> Task A
In the interview with Nasutsa, when she describes running her own business, what does she say she is in charge of? List every item she names.
> Task B
Please carry on the interview with Nasutsa from the point where it stops.
··· Supplied passage ···
Before joining ServiceMaster, you worked for the city of Chicago and in the mayor’s office. What was the transition like leaving a government position for a commercial one?

Working for municipal government is a 360 from the private sector. While are countless invaluable civil servants committed to making Chicago a better city, the public sector culture is does not fit everyone. I adapted to the private sector easily by jumping in and rolling up my sleeves.

Has owning your own business led to a better work-life relationship?

When you run your own business you are in charge of everything: the team, the clients, service delivery model, revenues, and more importantly, your own time. This aspect has been really eye-opening for me as a business woman and mother. For example, I can work at the office until the children get out of school in the late afternoon, handle pick-up, dinner, and then work for another several hours after bedtime. This flexibility allows me to be present in the children’s lives during a time when they really need me most.

Volunteer work is something near and dear to you. Why is it important to give back to the community and do you find local businesses doing enough to help the local community?

Volunteer work is near and dear to me because philanthropy makes communities thrive. Businesses that are committed to local organizations and causes where they operate are typically more vested, and their employees more dedicated to the company in turn. Our company is involved in various local causes.

Nasutsa, you have experienced personal tragedy in your life along with great success. How do you feel your youth led you to such success in your life today?

The tragedy I experienced when I was young prepared me for big challenges and difficulties. I do not back away from problems or give up on anything without a fight. My ordeal as a youth made me tough, and for that I am grateful.

What is a day in your life like?

My typical day is first checking the company calendar for the day and the news and weather. Then, I get my two elementary children off to school, head to the office and work straight through until it is time to pick up the children, chauffeur them to after school activities, fit in some exercise when possible, prepare dinner, and then catch up on some additional work in the evening.
··· The data ···
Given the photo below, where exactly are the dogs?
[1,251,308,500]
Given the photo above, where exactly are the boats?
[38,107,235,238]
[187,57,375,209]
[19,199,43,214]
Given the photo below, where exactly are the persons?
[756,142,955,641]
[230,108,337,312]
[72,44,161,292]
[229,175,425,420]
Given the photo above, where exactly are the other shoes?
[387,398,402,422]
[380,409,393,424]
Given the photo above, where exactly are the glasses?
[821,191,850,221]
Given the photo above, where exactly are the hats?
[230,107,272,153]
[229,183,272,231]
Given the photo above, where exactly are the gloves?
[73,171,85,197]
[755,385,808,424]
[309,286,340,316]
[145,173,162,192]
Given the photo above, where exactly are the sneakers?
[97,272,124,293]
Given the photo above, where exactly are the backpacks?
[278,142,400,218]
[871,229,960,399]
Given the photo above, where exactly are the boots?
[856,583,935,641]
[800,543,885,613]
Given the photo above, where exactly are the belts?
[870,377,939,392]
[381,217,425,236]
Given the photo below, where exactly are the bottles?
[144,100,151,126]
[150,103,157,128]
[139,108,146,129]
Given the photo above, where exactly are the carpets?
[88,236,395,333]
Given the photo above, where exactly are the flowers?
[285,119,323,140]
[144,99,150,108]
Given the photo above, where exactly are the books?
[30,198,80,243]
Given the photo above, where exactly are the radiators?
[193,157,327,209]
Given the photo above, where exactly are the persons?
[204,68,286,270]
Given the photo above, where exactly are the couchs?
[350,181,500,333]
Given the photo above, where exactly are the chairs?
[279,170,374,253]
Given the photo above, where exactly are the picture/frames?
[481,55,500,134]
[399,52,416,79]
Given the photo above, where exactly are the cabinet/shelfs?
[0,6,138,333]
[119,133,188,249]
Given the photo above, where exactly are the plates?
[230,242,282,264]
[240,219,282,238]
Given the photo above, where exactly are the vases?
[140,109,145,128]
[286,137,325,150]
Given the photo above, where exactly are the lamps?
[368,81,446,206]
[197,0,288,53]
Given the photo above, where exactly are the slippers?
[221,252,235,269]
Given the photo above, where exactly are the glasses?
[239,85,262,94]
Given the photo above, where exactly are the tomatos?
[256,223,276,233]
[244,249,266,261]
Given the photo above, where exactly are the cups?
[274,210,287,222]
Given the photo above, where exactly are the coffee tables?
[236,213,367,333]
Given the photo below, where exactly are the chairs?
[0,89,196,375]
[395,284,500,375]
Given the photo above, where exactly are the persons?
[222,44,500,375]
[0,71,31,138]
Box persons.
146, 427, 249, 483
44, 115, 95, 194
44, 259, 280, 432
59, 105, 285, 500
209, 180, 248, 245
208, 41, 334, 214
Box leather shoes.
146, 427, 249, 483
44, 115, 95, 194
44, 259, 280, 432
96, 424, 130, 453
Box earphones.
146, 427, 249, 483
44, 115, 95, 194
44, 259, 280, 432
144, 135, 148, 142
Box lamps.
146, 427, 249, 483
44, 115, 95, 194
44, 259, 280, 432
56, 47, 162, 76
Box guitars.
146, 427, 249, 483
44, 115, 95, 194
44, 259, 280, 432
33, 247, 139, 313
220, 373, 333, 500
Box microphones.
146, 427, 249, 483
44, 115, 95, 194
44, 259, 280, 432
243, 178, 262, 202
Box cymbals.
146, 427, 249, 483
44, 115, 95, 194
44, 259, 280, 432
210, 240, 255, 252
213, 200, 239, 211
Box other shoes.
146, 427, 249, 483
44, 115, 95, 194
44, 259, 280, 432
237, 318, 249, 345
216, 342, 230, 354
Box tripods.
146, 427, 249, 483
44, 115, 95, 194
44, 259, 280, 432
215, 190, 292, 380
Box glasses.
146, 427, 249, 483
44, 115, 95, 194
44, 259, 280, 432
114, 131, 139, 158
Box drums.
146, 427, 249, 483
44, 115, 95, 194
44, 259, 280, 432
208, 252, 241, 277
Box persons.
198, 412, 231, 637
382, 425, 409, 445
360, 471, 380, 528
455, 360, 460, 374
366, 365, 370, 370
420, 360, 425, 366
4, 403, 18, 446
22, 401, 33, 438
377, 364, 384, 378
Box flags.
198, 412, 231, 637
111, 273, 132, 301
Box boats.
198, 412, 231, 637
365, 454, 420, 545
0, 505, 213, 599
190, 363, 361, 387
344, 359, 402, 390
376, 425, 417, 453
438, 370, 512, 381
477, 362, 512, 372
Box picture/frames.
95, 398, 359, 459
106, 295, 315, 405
···
> Task result A
- the team
- the clients
- service delivery model
- revenues
- her own time

> Task result B
What makes you smile?

Two things: being with my family, and also completing a complicated restoration clean up job successfully and the customer is 100% satisfied.

What scares you?

I am most frightened of not being able to achieve my own goals in the schedule I’ve set for myself. I am a very driven person and when I self-evaluate I can be very hard on myself.

What is your secret talent?

Multi-tasking. I am able to hyper focus on a couple things at the same time.

Which historical figure do you most admire?

I admire strong leaders that have been able to overcome difficult obstacles despite their circumstances. There are too many to name all, because I do not admire just one – several historical figures are Nelson Mandela, Harriet Tubman, Nina Simone, and Eleanor Roosevelt.

Nasutsa, do you have any hobbies?

Landscape garden design, interior design, reading and travel.

What are you never without?

I am never without a personal emergency kit in my car and in my purse. I believe it is important to be prepared!

Can you share two of your favorite quotes with us?

“There are no problems, only solutions.” – Me

“It is hard to fail, but it is worse never to have tried to succeed.” – Theodore Roosevelt

 Instinct versus expertise: Which is more important and why?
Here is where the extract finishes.